Here is the list of commits that I have made relevant to this Project. You can also find my Project Proposal here.
- Matrix exponentiation using Scaling and Squaring Algorithm
- Matrix Exponentials - Performance & LAPACK based solvePQ
- Sparse-Dense Matrix Multiplication
- oneNormEst method should support matrices with eltType=complex
- Efficient way to handle Sparse matrix inputs for Matrix Exponentials
- Functionality to Multiply a Sparse and a Dense Matrix
- Addition of NumPy like methods in Linear Algebra module
- Handling array views correctly in the LinearAlgebra module
- Add LAPACK implementation for solve method in LinearAlgebra module
Ideally, exponential of matrix is just an application of taylor series expansion of exponential to a matrix. We could have gotten away by just plugging-in matrix in the taylor series expansion of exponentials. This taylor series expansion requires us to take powers of input matrix i.e., A^2,A^4,A^6,A^8,A^10.
Optimization Question: Do we need to take all the above specified matrix powers? Can we trade off some precision? Can we improve performance by caching the results?
Research: There is a paper by Awad H. Al-Mohy which introduces exactDs and approxDs a.k.a D values of a Matrix. exactDs are computed using exact onenorms and approxDs are computed using estimate of onenorms. This paper finds a relation between the D values of a matrix and the precision. Something like, if max of D4 and D6 doesn't exceed 1.495585 then we can get away by only computing pade3 which internally computes only A^2,A^4. We also make use of Lazy computation and caching of matrices. ExpmPadeHelper class helps us achieve all of this.
PR: #17523
This PR incorporates the implementation of expm method which takes in a Square Matrix A as an input and returns the exponential of the Matrix. Input matrix can be of any data type. This PR also incorporates the cosm and sinm functionality which returns the cos and sin of the input matrix respectively. This PR includes sincos functionality which just calls sinm and cosm internally and returns the sin and cos of a Matrix.

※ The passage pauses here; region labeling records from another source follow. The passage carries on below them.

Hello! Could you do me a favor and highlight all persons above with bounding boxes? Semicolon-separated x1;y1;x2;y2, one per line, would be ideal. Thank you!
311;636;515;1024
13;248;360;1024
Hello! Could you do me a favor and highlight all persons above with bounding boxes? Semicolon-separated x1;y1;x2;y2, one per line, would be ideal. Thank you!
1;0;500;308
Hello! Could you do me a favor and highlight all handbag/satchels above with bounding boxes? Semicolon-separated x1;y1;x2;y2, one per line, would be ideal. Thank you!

This PR also includes tests for the expm, sinm and cosm, sincos tested over various input matrices like: Gradient Matrix, Edge Detection Matrix, Identity Matrix and various other forms of Matrices over various other data types. This PR especially incorporates ExpmPadeHelper class which is the crux of expm.
PR: #17966
Calculation of exponential of a Matrix would eventually require a system of Linear Equations to be solved. This PR optimizes the usage of native solve method and this PR also adds functionality to use LAPACK.gesv which is a Lapack routine to solve system of linear equations. This PR also adds the performance tests for expm, sinm, cosm, sincos.
PR: #18152
Chapel doesn't allow the multiplication of a Sparse and a Dense Matrix. This PR incorporates a method sparseDenseMatmut to carry out that functionality. dot method in Chapel now supports product of a Sparse and a Dense Matrix. This PR also includes tests for this method.
PR: #18149
This PR includes functionality to estimate the onenorms of a Matrix. The function oneNormEst does this and can be used as an alternative to norm function. norm function runs in O(n^2) time while, oneNormEst takes O(k.N) time. This PR also includes many helper functions such as absSum, maxAlongAxis, ones, zeros, elementaryVector, argsort, everyColOfXParallelToColOfY, signRoundUp, columnNeedsResampling, columnResample, sparseDenseMatmul, getDense which are all private methods and aid the functionality of oneNormEst method. Besides, this PR incorporates major refactoring of ExpmPadeHelper class, making it modular and readable. This PR also includes documentation wherever required and includes tests for Sparse matrices.
PR: #18293
This PR includes functionality to find the action of a matrix's exponential on a vector or another matrix of rank==2. The method expmv achieves this functionality.